Tigerlake

Tigerlake CPUs feature just a single 512-bit-fma unit, and thus their theoretical peak FLOPS are comparable with AVX2 CPUs featuing two 256-bit FMA units, such as Intel's Skylake or AMD's Zen2. The much larger register file that AVX512 provides combined with its comparatively much larger L1 and L2 caches (and no doubt helped by the large out of order buffer) make it comparatively very easy to attain near peak performance on Tigerlake.

Statically sized benchmarks vs StaticArrays.jl: sizedbenchmarks

The SMatrix and MMatrix are the immutable and immutable matrix types from StaticArrays.jl, respectively, while StrideArray.jl and PtrArray.jl are mutable array types with optional static sizing providing by PaddedMatrices.jl. The benchmarks also included jmul! on base Matrix{Float64}, demonstrating the performance of PaddedMatrices's fully dynamic multiplication function.

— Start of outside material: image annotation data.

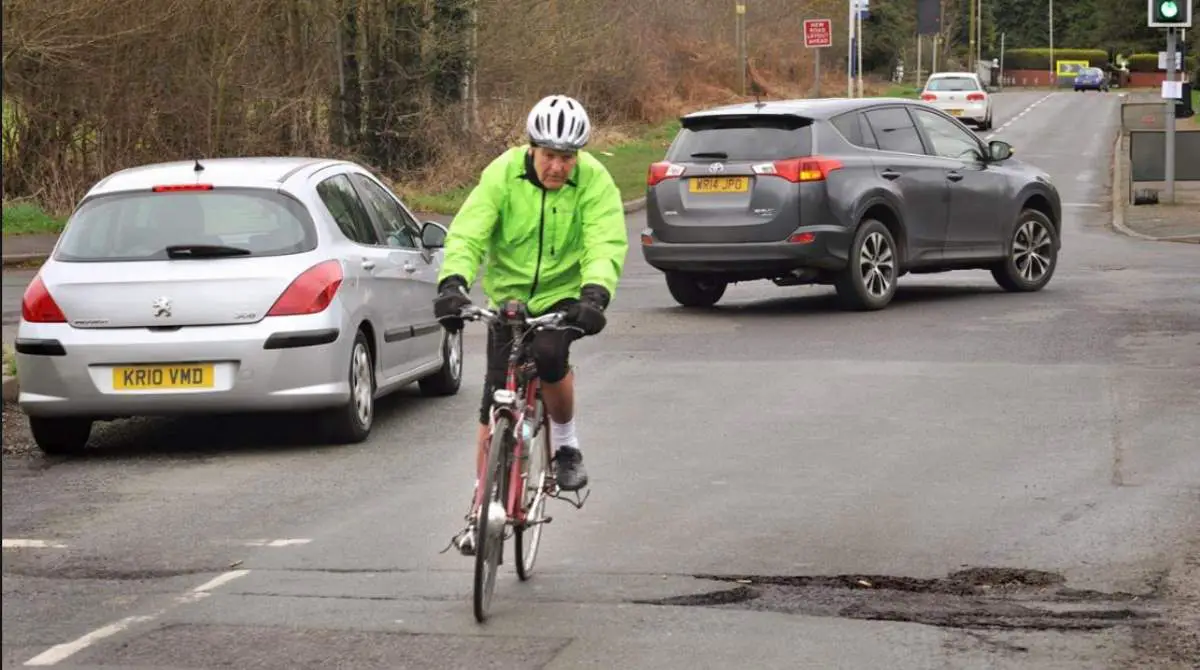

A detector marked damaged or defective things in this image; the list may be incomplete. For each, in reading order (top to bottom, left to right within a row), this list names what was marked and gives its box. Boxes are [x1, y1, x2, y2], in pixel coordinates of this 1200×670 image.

pothole [632, 568, 1168, 636]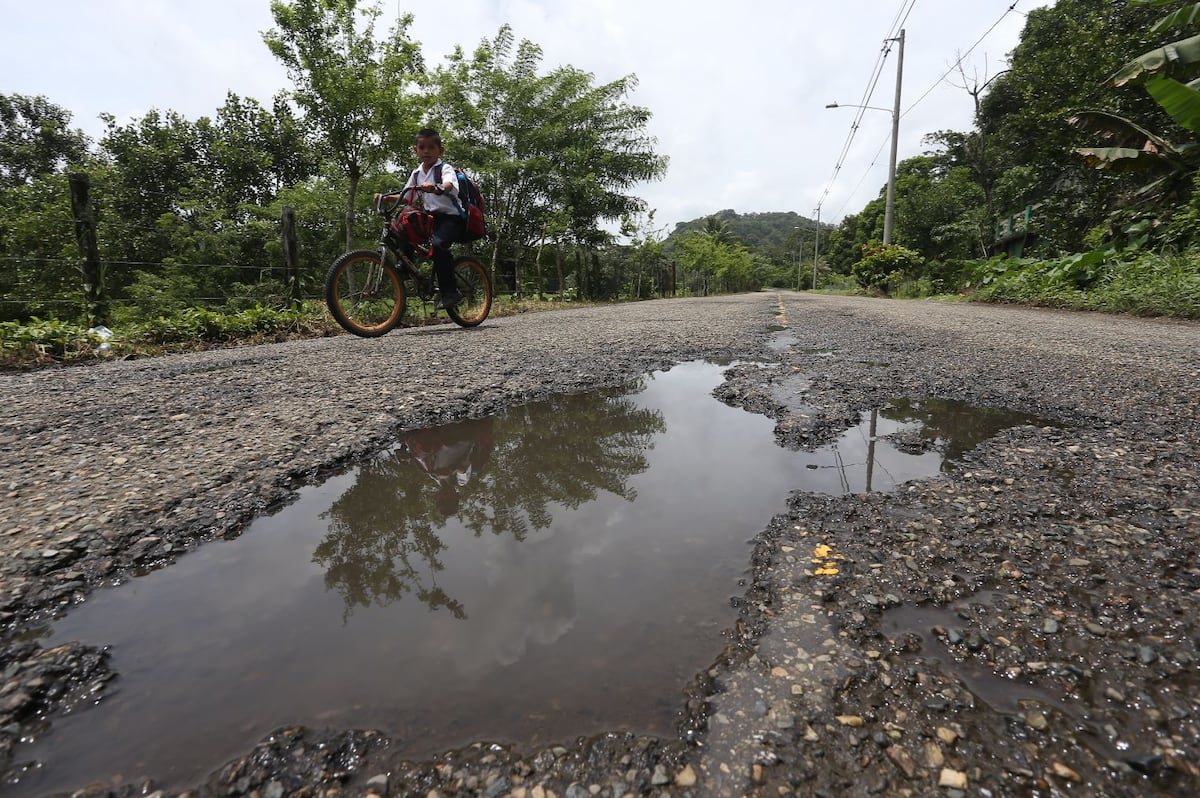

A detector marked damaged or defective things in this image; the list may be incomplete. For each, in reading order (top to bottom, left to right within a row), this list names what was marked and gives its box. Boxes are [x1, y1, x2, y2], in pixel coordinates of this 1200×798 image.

damaged asphalt road [0, 294, 1195, 796]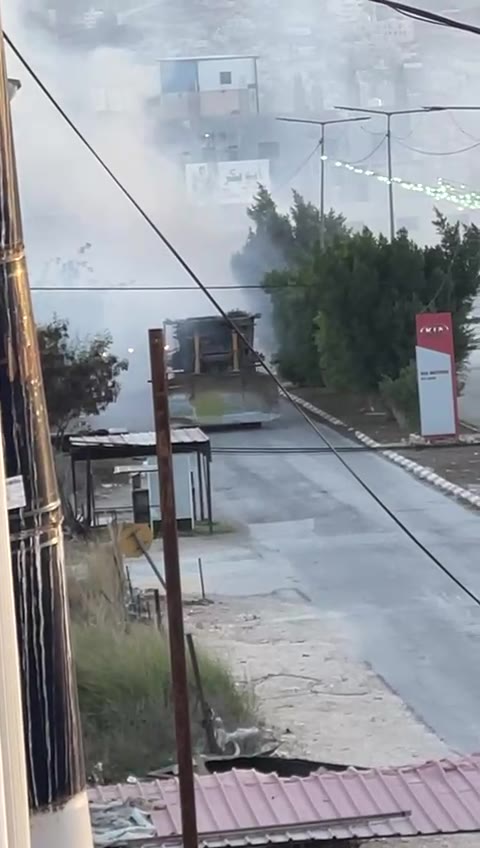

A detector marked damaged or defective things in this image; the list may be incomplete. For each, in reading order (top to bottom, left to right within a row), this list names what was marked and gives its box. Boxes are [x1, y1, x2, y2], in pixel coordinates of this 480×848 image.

rusty metal pole [0, 6, 91, 840]
rusty metal pole [147, 330, 198, 848]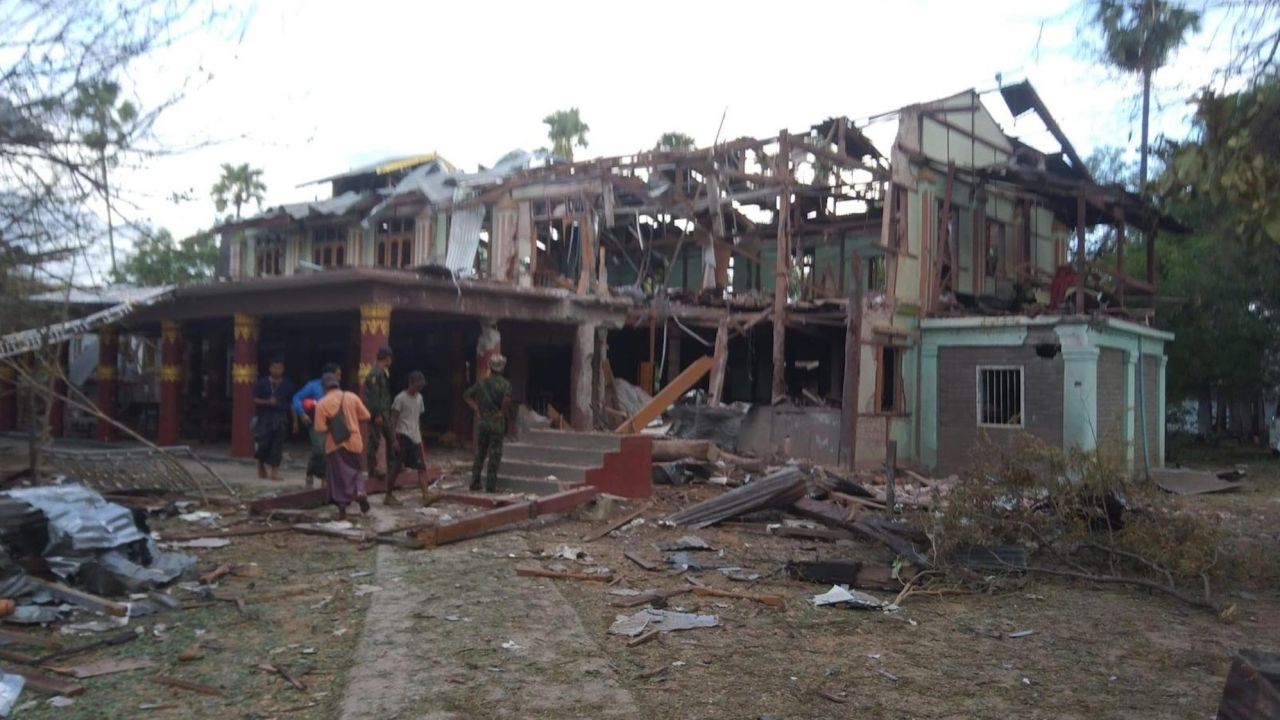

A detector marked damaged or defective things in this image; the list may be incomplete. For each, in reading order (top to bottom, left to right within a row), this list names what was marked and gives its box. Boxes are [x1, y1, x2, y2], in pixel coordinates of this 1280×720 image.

damaged two-story building [5, 81, 1177, 479]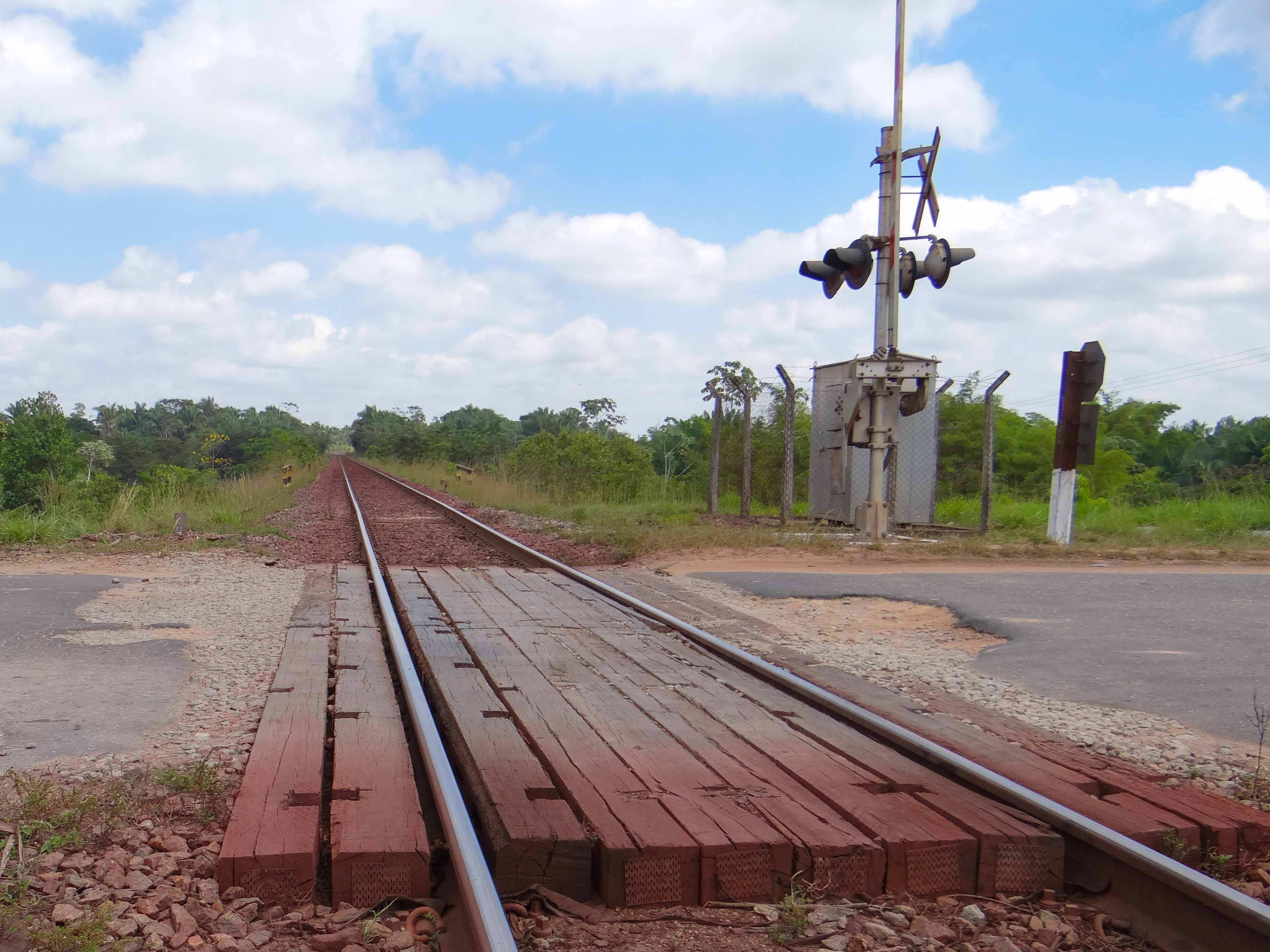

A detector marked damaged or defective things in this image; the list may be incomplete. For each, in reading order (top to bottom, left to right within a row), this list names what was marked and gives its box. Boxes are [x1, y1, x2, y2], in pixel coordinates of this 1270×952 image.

rusty metal signpost [797, 0, 975, 538]
rusty metal signpost [1046, 343, 1107, 543]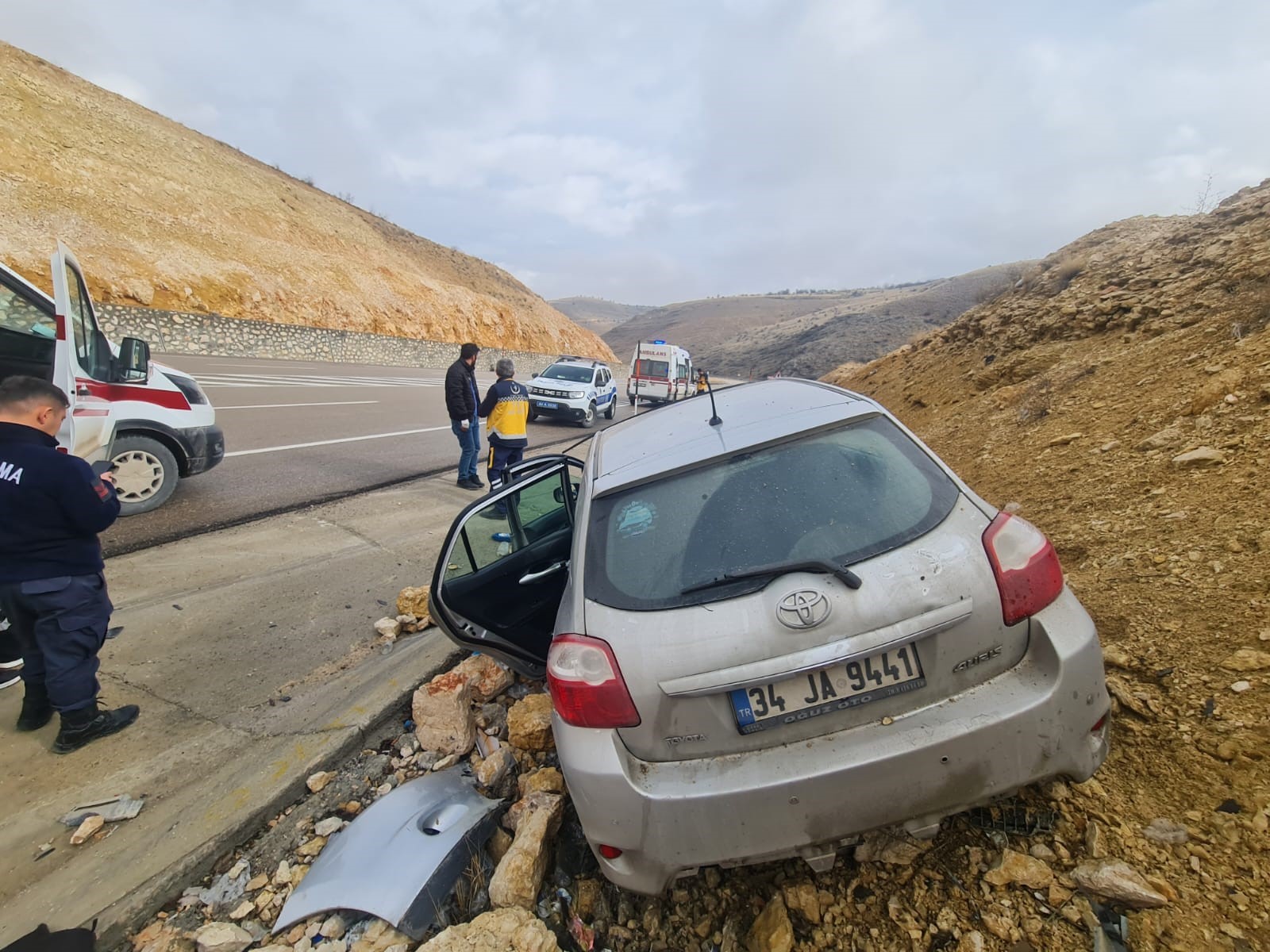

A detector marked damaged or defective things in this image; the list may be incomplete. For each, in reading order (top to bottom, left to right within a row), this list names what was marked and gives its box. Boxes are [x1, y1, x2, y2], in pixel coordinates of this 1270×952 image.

SMatrix were only benchmarked up to size 20x20. As their performance at larger sizes recently increased, I'll increase the size range at which I benchmark them in the future.

The fully dynamic multiplication is competitive with MKL and OpenBLAS from around 2x2 to 256x256: dgemmbenchmarkssmall Unlike the Cascadelake CPU, it was able to hold on with MKL at least through 2000x2000: dgemmbenchmarksmedium

The version of OpenBLAS used (0.3.10) didn't support Tigerlake yet. Unlike Cascadelake, where approaching the CPU's peak performance can be challenging, it is easy with Tigerlake: Tigerlake is at least as advanced in all respects related to keeping its execution units fed, and it has half as many FMA-units to feed. Hence it managed to keep pace with MKL over this range.

Given that LoopVectorization by itself does better on Cascadelake than PaddedMatrices over the 2-256 size range, it'd be worth comparing Tigerlake with simple @avx for loops as well.